Barone, il collezionista di corna di cervo

27 luglio 2020, 05:02

Barone, il collezionista di corna di cervo

CESARE PASTARINI

 

Chissà quante volte passeggiando per boschi, magari alla ricerca di funghi, non abbiamo badato o addirittura siamo inciampati su quelli che all’apparenza sembrano tronchi.

Può capitare, invece, e non è una possibilità così remota, che si tratti di corna di cervo o di capriolo.

A Parma uno dei maggiori esperti è Andrea Barone, un vero e proprio «cacciatore» di palchi - così si chiamano - , una passione nata da ragazzino, accompagnando un guardiacaccia.

Sul finire dell’inverno, questi ungulati perdono le corna, che in pochi mesi ricrescono, e c’è chi, come Barone, sguardo a terra e vista aguzza, parte per la raccolta.

«Non è facile riconoscerli subito – spiega – perché il loro colore è dato dal tipo di piante, dal colore dei tronchi su cui gli animali si grattano. Il castagno, ad esempio, è scurissimo; la gaggia molto meno. Per cui le corna si mimetizzano con legni e foglie».

A influire su colore, forma e dimensione sono naturalmente anche la genealogia e l’alimentazione.

Tra l’altro il capriolo è stanziale, mentre il cervo percorre chilometri ogni giorno e quindi trovare i segni del loro passaggio si fa più complicato.

Anche perché le dimensioni stesse dei palchi è differente, il peso va dai 3 ai 5 chili per stanga, mentre la lunghezza dai 70 ai 130 centimetri, con forme ovviamente differenti tra loro. Più l’animale è anziano, più le corna sono grandi. Quelle escrescenze che sembrano punte e che ramificano sulla testa dei cervi hanno nomi precisi in base alla posizione in cui si trovano: pugnale, ago, mediano e corona: impiegano circa quattro mesi per formarsi.

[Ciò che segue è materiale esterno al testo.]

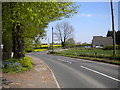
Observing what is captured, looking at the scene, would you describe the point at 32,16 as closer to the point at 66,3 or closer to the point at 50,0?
the point at 50,0

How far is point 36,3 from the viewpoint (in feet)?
28.8

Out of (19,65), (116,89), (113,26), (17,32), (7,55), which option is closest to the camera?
(116,89)

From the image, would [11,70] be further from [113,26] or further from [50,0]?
[113,26]

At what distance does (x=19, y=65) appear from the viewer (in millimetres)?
12609

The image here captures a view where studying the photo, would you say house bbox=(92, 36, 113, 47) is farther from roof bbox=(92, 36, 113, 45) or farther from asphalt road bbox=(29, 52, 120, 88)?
asphalt road bbox=(29, 52, 120, 88)

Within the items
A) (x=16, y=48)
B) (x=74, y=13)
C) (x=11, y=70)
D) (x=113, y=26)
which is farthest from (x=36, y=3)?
(x=113, y=26)

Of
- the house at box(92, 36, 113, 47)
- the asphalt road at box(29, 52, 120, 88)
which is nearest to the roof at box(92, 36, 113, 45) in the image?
the house at box(92, 36, 113, 47)

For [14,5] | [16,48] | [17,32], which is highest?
[14,5]

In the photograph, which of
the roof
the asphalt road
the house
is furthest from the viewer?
the house

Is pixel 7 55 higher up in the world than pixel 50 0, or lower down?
lower down

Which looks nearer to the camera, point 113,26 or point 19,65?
point 19,65

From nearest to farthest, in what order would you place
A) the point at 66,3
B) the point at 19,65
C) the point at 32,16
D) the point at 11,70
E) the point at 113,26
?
the point at 32,16, the point at 66,3, the point at 11,70, the point at 19,65, the point at 113,26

Un buon metodo di ricerca, sempre nel rispetto degli animali e della natura, sono le fototrappole, una apparecchiatura fotografica fissa e nemmeno tanto complicata, senza la presenza dell’uomo, che immortala i passaggi di questi prìncipi dei boschi e che permette di registrare in foto e video i loro movimenti e il loro comportamento. Ad esempio nelle arene di combattimento, quando cioè i maschi si affrontano per dimostrare la loro dominanza, soprattutto nella stagione degli amori. Barone, che tra l’altro ha la più importante raccolta italiana di palchi di caprioli, ogni weekend studia la scheda di memoria con le immagini e assieme ai figli produce brevi documentari fatti in casa.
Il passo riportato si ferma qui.